Directions »
1 - According to the interview on meetings, which parts should every agenda item include? List them all.
2 - Transcribe the interview on meetings from "RB: A 2015 Harris" up to and including "billion a year.".

[Opening Selected excerpt section]

RB: The overall meeting and each agenda item need to have a clear purpose that is relevant to everyone and realistically timed. Rather than politely opting out, suggest that you “try an experiment — using a process to make the meeting more focused, productive and shorter.” It’s a rare person who refuses.

There’s one legitimate reason for a meeting: so people can interact on a particular subject. Holding a meeting to present information is wasting your time. According to the Cambridge Psychological Society, 24 hours after a business meeting, people remember only 9 percent of it, — and half inaccurately.

Do a pre-meeting checklist that questions the meeting’s existence: What is the real purpose? Is it best served by a meeting, or is there a better way to accomplish our purpose? Then, count the direct cost of what people are paid, and the cost of all the tasks people aren’t doing while in the meeting. Then, start and end the meeting on time — whether or not everyone is there, or the agenda has been accomplished.

PS: As Yogi Berra said, “If you don’t know where you’re going, you end up someplace else.” Talk to me about that in the context of your book.

RB: Think of people at meetings as passengers on a plane, trapped together in a contained space for a period of time. The flight may be delayed, go off course or even be hijacked. If it ends late, it could cause the passengers to miss other connections or meetings. The agenda is like a flight plan, with where you are going and when you will be there. Each agenda item should include a Title, Timeframe, Process (i.e. presentation, Q&A, then 20 minute discussion), and two even more essential items: Purpose (two sentences stating why this item is more important than anything else you need to do), and Focus (what you want from the group regarding this item). Are you looking for possible negative side effects of a new policy? Ideas on streamlining the workflow? You need both purpose and focus to keep the meeting on course. Stick to the time of each agenda item. Have someone take time notes, so your agendas become more accurate.

PS: How much do superfluous meetings cost us?

RB: A 2015 Harris Poll found that the primary obstacle to getting work done is having to attend meetings. In 2015 there were 36 to 56 million meetings held in the U.S. — and unnecessary, unproductive meetings cost up to $283 billion a year.

PS: Any tips on making meetings more productive?

RB: At the meeting, establish these three mission-critical tool to keep things moving and curb disruptive behavior. Maintain air traffic control. Use a visual device, like a whiteboard, with a topic and process box to keep people focused. In the topic box, write the subject being focused on in the current moment. In the process box, write the process being used, i.e. discussion or brainstorming. Only allow people to speak to the topic, using the specified process. This eliminates inappropriate tangents.

[Closing Selected excerpt section]
[Opening Input data section]

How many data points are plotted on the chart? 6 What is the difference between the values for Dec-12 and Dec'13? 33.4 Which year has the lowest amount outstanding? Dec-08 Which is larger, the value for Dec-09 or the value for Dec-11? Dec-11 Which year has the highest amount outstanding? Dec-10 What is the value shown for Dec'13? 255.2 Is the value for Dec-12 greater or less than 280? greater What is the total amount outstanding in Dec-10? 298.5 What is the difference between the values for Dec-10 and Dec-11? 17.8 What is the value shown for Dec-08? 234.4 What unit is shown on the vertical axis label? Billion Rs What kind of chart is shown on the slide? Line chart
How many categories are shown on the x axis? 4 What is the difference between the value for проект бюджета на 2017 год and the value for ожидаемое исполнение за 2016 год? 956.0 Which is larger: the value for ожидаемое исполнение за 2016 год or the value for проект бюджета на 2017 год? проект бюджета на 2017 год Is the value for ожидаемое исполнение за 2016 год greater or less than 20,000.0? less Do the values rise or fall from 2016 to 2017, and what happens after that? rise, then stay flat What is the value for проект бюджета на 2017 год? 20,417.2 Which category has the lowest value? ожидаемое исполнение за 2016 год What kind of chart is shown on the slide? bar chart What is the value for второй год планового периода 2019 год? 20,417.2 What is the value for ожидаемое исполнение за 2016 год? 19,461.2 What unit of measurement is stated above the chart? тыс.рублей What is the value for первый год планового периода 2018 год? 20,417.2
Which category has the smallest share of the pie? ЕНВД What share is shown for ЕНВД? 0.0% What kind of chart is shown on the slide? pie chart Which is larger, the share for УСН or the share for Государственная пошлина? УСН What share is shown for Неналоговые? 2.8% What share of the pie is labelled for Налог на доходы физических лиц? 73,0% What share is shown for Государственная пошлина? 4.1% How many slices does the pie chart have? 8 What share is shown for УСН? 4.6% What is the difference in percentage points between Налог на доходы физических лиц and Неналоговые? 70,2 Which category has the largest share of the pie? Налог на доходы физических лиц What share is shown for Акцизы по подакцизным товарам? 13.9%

[Closing Input data section]

Answers to each task »
1 - Title, Timeframe, Process, Purpose, Focus

2 -
RB: A 2015 Harris Poll found that the primary obstacle to getting work done is having to attend meetings. In 2015 there were 36 to 56 million meetings held in the U.S. — and unnecessary, unproductive meetings cost up to $283 billion a year.